Wilhelm Reich e a relação entre psicanálise e política

Wilhelm Reich and the relation between Psychoanalysis and Politics
Mário Pablo Fuks Fuks

O artigo que o leitor encontrará a seguir foi originalmente apresentado noCongresso Flappsip, Configurações atuais da violência. Desafios à psicanálise latino-americana, realizado em Montevidéu, nos dias 24, 25 e 26 de maio de 2019, através de gravação em vídeo (a gravação original, em espanhol, encontra-se disponível no site www.revistapercurso.uol.com.br)[1]. Também foi apresentado pelo autor no evento Dia Flappsip, realizado pelo Departamento de Psicanálise em 10 de agosto de 2019 no Instituto Sedes Sapientiae. Nesse evento, foram apresentados 32 trabalhos de membros do nosso Departamento que integraram o Congresso de Montevidéu.

O artigo de Mario Fuks foi escolhido pela Associação Escola de Psicanálise e Psicoterapia para Graduados de Buenos Aires, filiada a Flappsip, para ser lido na mesa realizada nessa associação após o congresso Flappsip. O autor recebeu a seguinte comunicação:

Nos complace en comunicarle que su trabajo "Reich y la relación entre psicoanálisis y política", presentado por usted en elCongreso Flappsip, fue elegido para ser leído en el marco de la mesa Post congreso Flappsip, a realizarse en nuestra asociación el 17 de julio próximo ya que resulta representativo de la problemática del congreso y de los motivos fundacionales de nuestra federación. La lectura de su trabajo dará cuenta del espíritu del congreso para aquellos de nuestros socios y alumnos que no pudieron participar del mismo.

Reciba nuestro afectuoso saludo, Norberto Lloves y Nora Rabinovich, Delegados de la aeapg en Flappsip.

É com satisfação que acompanhamos a escolha da Aeapg, publicando em Percurso este artigo.
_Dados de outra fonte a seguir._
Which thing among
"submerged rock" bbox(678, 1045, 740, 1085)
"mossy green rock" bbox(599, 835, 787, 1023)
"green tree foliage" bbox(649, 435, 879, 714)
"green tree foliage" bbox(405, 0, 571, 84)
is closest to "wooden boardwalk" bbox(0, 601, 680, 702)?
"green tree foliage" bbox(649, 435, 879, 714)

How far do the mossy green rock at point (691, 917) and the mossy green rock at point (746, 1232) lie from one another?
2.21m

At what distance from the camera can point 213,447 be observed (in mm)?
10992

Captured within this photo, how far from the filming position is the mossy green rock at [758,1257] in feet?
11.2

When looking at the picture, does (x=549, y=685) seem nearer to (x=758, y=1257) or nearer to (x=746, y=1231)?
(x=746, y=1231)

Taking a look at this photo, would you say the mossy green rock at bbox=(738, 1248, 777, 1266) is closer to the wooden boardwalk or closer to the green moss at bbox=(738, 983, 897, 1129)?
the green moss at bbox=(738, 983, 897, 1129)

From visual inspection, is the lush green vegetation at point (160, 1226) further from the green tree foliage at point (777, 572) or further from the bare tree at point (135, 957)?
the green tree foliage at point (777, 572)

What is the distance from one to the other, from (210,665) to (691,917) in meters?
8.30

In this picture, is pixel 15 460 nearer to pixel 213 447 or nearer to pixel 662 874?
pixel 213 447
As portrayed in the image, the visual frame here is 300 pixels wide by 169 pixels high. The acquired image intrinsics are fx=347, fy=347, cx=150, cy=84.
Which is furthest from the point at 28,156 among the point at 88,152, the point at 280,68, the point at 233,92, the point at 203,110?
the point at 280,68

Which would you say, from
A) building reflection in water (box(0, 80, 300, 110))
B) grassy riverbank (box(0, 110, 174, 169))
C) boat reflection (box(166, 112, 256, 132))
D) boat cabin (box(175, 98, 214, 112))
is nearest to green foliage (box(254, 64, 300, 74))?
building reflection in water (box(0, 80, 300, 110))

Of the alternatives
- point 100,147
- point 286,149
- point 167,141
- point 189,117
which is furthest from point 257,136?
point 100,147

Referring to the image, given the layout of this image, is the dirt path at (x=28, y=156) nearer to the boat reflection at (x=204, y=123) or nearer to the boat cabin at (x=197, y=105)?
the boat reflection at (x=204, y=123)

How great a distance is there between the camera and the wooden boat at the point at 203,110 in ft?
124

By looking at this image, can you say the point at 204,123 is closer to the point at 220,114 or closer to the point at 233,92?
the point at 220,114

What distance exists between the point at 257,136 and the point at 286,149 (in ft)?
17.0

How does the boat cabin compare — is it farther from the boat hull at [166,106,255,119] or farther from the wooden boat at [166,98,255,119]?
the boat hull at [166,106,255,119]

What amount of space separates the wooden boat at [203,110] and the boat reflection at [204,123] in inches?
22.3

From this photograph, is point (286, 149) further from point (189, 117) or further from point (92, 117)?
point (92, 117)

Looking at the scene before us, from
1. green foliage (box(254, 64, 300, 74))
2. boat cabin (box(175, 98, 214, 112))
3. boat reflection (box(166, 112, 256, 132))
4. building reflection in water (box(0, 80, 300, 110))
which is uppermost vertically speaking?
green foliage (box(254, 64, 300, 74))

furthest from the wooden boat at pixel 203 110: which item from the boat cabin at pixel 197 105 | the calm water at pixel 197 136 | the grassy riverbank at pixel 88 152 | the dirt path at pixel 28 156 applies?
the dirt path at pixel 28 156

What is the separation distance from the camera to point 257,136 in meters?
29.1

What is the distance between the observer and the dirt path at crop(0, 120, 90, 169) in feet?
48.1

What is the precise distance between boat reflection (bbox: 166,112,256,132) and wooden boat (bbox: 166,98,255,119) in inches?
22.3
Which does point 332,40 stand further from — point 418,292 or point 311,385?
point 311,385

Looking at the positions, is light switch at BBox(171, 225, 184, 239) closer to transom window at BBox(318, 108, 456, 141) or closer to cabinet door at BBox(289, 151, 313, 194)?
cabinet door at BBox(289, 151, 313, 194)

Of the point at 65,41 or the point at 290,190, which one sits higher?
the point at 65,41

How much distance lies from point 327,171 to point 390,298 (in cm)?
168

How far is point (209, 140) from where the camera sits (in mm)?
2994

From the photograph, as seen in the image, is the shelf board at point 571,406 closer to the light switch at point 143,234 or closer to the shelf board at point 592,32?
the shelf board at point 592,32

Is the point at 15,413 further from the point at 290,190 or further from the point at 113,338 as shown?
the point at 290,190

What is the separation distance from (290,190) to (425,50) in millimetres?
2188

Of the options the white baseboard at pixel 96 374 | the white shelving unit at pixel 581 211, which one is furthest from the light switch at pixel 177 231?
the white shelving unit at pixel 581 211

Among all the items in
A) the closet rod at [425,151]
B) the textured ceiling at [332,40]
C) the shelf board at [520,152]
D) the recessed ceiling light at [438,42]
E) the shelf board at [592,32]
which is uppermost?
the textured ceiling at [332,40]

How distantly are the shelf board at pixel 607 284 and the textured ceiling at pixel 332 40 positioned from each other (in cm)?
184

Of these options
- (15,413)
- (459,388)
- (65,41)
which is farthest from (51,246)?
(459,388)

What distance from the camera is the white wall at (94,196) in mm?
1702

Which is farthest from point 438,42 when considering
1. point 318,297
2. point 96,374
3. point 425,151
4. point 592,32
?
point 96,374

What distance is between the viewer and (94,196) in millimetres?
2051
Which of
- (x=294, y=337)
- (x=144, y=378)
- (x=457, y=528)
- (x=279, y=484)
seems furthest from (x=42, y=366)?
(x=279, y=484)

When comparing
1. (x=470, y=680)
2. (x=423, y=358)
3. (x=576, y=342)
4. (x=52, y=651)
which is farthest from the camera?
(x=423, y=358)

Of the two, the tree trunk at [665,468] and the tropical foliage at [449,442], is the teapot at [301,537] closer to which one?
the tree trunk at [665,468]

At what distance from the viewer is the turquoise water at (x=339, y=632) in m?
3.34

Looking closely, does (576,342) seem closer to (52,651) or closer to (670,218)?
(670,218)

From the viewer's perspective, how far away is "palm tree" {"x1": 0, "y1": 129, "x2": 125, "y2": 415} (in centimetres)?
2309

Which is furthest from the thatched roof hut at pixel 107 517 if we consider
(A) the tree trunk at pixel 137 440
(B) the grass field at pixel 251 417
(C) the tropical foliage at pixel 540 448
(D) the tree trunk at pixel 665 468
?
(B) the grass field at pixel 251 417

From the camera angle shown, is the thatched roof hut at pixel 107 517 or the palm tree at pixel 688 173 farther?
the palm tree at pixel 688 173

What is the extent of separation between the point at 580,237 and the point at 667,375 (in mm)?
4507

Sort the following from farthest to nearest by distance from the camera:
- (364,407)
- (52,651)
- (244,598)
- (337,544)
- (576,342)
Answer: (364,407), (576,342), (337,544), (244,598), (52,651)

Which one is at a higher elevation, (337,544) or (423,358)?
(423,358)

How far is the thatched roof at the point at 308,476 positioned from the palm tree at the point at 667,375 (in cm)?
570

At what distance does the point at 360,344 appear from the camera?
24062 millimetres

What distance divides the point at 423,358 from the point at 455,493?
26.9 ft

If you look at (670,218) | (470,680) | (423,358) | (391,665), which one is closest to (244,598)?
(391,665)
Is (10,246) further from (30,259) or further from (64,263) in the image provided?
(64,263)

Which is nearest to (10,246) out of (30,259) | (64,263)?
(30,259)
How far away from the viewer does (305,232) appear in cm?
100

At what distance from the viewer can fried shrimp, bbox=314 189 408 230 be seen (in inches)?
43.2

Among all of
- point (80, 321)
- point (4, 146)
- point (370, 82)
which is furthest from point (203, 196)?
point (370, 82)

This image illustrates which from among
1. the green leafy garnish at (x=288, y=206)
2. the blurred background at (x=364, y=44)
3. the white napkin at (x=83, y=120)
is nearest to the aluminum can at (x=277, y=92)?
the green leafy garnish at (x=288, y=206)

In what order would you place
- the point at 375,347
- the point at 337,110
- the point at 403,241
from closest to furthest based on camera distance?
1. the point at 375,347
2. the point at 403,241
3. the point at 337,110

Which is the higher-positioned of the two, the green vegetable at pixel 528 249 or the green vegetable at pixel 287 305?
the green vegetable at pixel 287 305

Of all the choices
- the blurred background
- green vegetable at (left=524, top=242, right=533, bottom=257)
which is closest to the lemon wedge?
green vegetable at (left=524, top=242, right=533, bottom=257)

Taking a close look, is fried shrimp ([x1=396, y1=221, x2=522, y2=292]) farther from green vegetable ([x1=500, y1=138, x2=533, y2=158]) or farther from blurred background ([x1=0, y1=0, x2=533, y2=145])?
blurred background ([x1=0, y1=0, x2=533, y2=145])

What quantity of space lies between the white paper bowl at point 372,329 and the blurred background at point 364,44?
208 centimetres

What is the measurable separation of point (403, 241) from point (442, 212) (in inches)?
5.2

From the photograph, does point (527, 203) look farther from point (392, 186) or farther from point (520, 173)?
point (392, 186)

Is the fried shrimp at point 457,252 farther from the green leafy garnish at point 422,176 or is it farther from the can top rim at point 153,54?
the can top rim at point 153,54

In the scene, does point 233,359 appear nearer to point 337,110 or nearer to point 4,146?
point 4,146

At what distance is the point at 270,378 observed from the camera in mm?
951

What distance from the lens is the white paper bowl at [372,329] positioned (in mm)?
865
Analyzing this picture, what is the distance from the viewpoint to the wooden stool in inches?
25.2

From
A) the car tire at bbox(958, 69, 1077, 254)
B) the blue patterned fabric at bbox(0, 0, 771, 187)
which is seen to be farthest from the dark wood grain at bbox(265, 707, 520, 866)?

Além da importância do tema abordado, é também uma forma de representar a participação e implicação de tantos membros do Departamento naquele Congresso, através do artigo de Mario Fuks, psicanalista atuante na fundação e construção do Departamento de Psicanálise e que chegou ao Brasil já com uma longa história de engajamento político e clínico na Argentina.

Conselho editorial

 

A presença marcante e conflitiva de Wilhelm Reich no movimento psicanalítico foi processada institucionalmente pela via de sua expulsão da Sociedade Internacional de Psicanálise em 1934. Esse acontecimento coincide com o início de um longo período de fechamento ideológico e doutrinário da Associação Psicanalítica Internacional (IPA) e de suas filiais nos diversos países.

Nos anos 1930 em Viena (Áustria), a juventude intelectual era atraída intensamente pela psicanálise e pelo marxismo. Sigmund Freud e Karl Marx haviam criado duas ciências que traziam uma nova consciência ao homem. Um grupo significativo de analistas austríacos e alemães compartilhava esse interesse. O mais destacado foi Wilhelm Reich. Para ele, a aproximação e complementação entre os dois pensamentos iria enriquecer cada um deles. Para Emilio Rodrigué e Elisabeth Roudinesco, não há dúvida de que a expulsão de Reich foi uma decisão política. As posições ideológicas e políticas assumidas pelos analistas de esquerda, principalmente por Reich, entram em uma dinâmica de oposição com as posições dominantes na instituição psicanalítica, e isso desemboca na formulação, pela primeira vez, de uma política oficial. Rodrigué afirma que Wilhelm Reich foi o primeiro sintoma, no sentido psicanalítico do termo, da institucionalização da psicanálise.

Nos anos 1970, a relação política-psicanálise volta a movimentar a psicanálise e o "caso Reich" é retomado como um analisador dessa problemática e dos processos de institucionalização. A instituição psicanalítica "oficial" é questionada, e se produzem movimentos de inovação, ruptura e criação de novos projetos coletivos?- como o Centro de Docência e Investigação da Coordenadora de Trabalhadores de Saúde Mental em Buenos Aires, o Curso de Psicanálise (1976) e o Departamento de Psicanálise (1985), ambos no Instituto Sedes Sapientiae de São Paulo?- como espaços psicanalíticos autônomos e politizados.

Marie Langer aporta seu testemunho direto sobre as circunstâncias reais político-institucionais. Ela, que tinha na época 24 anos, era médica e estava iniciando sua formação psicanalítica em Viena, relata que esteve em 1932 em Berlim (Alemanha), ouviu Adolf Hitler falar diante de uma concentração de nazistas e tomou a decisão de militar na esquerda. Sentia que era absurdo entregar-se sem lutar. Freud, diz ela, negava o perigo, idealizava a Alemanha de Goethe, que achava avessa às extravagâncias bélicas. "Nós, os jovens politizados, pensávamos diferente", diz a autora.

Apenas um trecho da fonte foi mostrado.